As much as it is a recipe for making pinball a challenge and enjoyment, historical contingency is also what holds our attention in the arts, especially in film. For example, Frank Capra’s 1946 film, It’s a Wonderful Life,1 has been invoked by Stephen J. Gould, the late Harvard professor, evolutionary theorist, and paleontologist, as a present-day metaphor for the role of chance in human history.2 In this Christmas favorite, George Bailey, depressed and suicidal over his inconsequential existence, is shown by an angel what his community would have looked like if it hadn’t been for all his good deeds over the years. In providing him with an alternative “what-if” version of his existence, the angel
convinces George to return to his family and his way of life. Countless other films look at the other side of life’s singularity by exploring how seemingly insignificant events can unpredictably produce cataclysmic results. Of these, we especially like Terry Gilliam’s 1985 Orwellian extravaganza, Brazil. This film is one long nightmare of terrorist bombings, late-night shopping, true love, creative plumbing, and brainwashing, ultimately based on the intersection of a dead beetle and a typing machine.3 Instead of George Bailey, we have Sam Lowry, a harried civil servant in a convoluted and inefficient society, who escapes to dreams of flying, overpowering enemies, and spending eternity with the woman in his fantasies. At the same time, it is Gilliam’s colossal joke about chance and the unpredictability of the future. The small and apparently insignificant changes that are the lynchpins of both of these films become the catalysts for cascades of historical differences. It’s a Wonderful Life shows how a mere person can alter historical pathways, whereas Brazil does so by linking an unpredictable triviality to the overthrow of a man’s life. Change the initial conditions even slightly, and without apparent importance, and the path of history can be radically altered.

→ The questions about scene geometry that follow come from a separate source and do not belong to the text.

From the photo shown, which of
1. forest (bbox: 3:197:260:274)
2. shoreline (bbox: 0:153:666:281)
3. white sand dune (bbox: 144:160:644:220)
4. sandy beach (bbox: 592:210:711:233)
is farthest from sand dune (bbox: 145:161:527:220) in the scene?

In coming to this place in our book, we now will reach past the dinosaurs of Transylvania to explore whether unpredictable events can have a uniquely important influence on the pattern of evolutionary history; we are going beyond the “who,” “what,” and “where” of the Transylvanian fauna to a framework that will allow us to explore “how” and perhaps even “why” questions. How did the creatures come to inhabit this part of eastern Europe? Who are the island immigrants, and are they a random sample of mainland faunas? If they indeed were dwarfs, how and why might they have become so?